Model behavior: Estimates of COVID-19 spread ‘all over the place’

Developing a definitive model for COVID-19 is a difficult task.

There is no COVID-19 crystal ball, so health officials and the public alike are eager to learn about mathematical projections of how the virus will spread. But the predictions can vary dramatically, because models are not magic.  
 
“It’s hard when what you want is the certainty of a high school math test, but that’s not what we have,” said Maggie Koerth, a science journalist based in Minneapolis.

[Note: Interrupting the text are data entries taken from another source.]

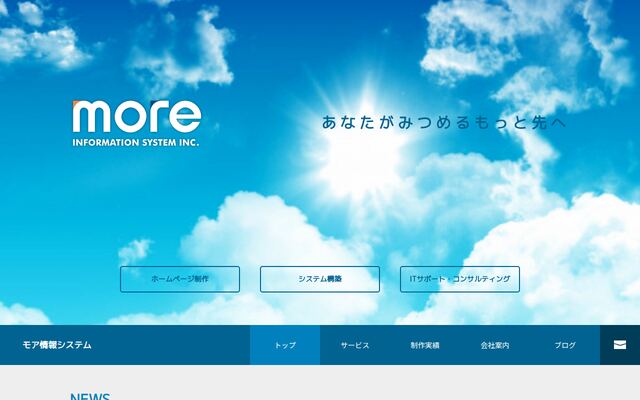 モア情報システム株式会社の公式サイト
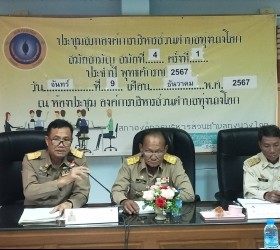การประชุมสภาองค์การบริหารส่วนตำบลทุ่งนางโอก สมัยสามัญ สมัยที่ 4 ครั้งที่ 1 ประจำปี พ.ศ.2567 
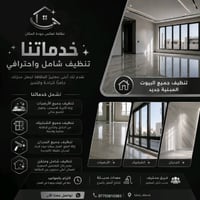 مختصر عرض خدمات شركة ["نقاء هوم"NAQAA HOME] نحن نحول "موقع البناء" إلى...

Koerth details the technical difficulties in developing a COVID-19 model in a story called “Why It’s So Fricking Hard To Make A Good Covid-19 Model” for the statistical web site FiveThirtyEight.
 
She said it is called a ‘novel’ virus for a reason. This is all new.
 
“None of these models is the right model. They’re all going to be different,” said Koerth. “You’re not waiting for one model to prove the other wrong, they’re just offering a range of possible outcomes.”
 
The problem, as Koerth explains, is that every model is based on assumptions, that are based on other assumptions and variables, which rely on incomplete data from other counties or other cities in the U.S. 
 
Koerth said there is no standard “top down” reporting of epidemiological data in the U.S., so it is difficult to “compare apples to apples.”
 
In Minnesota, a model developed by the Minnesota Health Department (MDH) and the University of Minnesota School of Public Health, predicted that with mitigation efforts, like a stay-at-home order and social distancing, the pandemic in Minnesota would peak in June with two million people infected, and tens of thousands could die.  
 
MDH said this model has state specific demographic and health data. Health Commissioner Jan Malcolm said the model was initially run ten days ago, and they plan on re-running the model soon with updated data.
 
A separate model, developed by the Institute for Health Metrics and Evaluation (IHME) at the University of Washington, indicated the pandemic would peak sooner in Minnesota, but would be less severe.  
 
The IHME model predicted the peak in Minnesota would arrive in April, killing slightly more than a thousand people.  That model relied on mortality data and is being updated daily.
 
A model from the Harvard Global Health Institute laid out multiple scenarios for the Twin Cities based on the percentage of the community infected, predicting that a moderate outbreak with 40 percent infected over 12 months would mean 214,000 patients, overwhelming the health care system.
 
One of the earliest and most models for the U.S. was from London’s Imperial College, and predicted if the U.S. did nothing, 81 percent would become infected and 2.2 million would die. With mitigation effects, there would be half the number of deaths, according to the model. 

At its most simplistic, the formula for such a model could fit on a napkin: infection rate x fatality rate x susceptible population = the number who will die.  
 
The reality is a much bigger, more complicated data set, with some relatively unknown or hard to predict variables. 
 
The biggest obstacle for any model may be the moving target of an infection rate, which is largely unknown in the U.S. because there has been so little surveillance testing.
 
Even a fatality rate is not a straightforward figure, but can vary dramatically by age, health conditions, and available hospital capacity. There are, in fact, multiple fatality rates in a given population.
 
There is also the symptomaticity ratio, which is how many of those who test positive for COVID-19 are displaying symptoms and how many are asymptomatic. That number is key to understanding “asymptomatic spreaders” and “super spreader events.”
 
Koerth said the Diamond Princess cruise ship offered a unique opportunity to study a confined group that was more widely tested. Research on the Diamond Princess revealed that only half of those testing positive were symptomatic, the others were asymptomatic, a much larger percentage of asymptomatic carriers than researchers had expected.  
 
It is also unknown how many of those who recover from COVID-19 will have immunity, or how long they will be contagious.  
 
Koerth said here are still questions about the virus itself: How long can it survive on a surface? How far can it travel in the air?
 
Finally, all the models are now considering various mitigation efforts, like a stay-at-home order, that are highly dependent on human behavior, which can change over time.  
 
“One thing you can take away is this is a moving target and you’re not going to get a clear answer,” said Koerth, who said each model is simply providing a range and trajectory.  
 
But she understands there is a strong psychological need for answers, from the public and policy makers, and the science is still not exact.  
 
“It’s asking people to be at ease with the unknown, with some scary stuff, but that’s about the best that’s available right now.”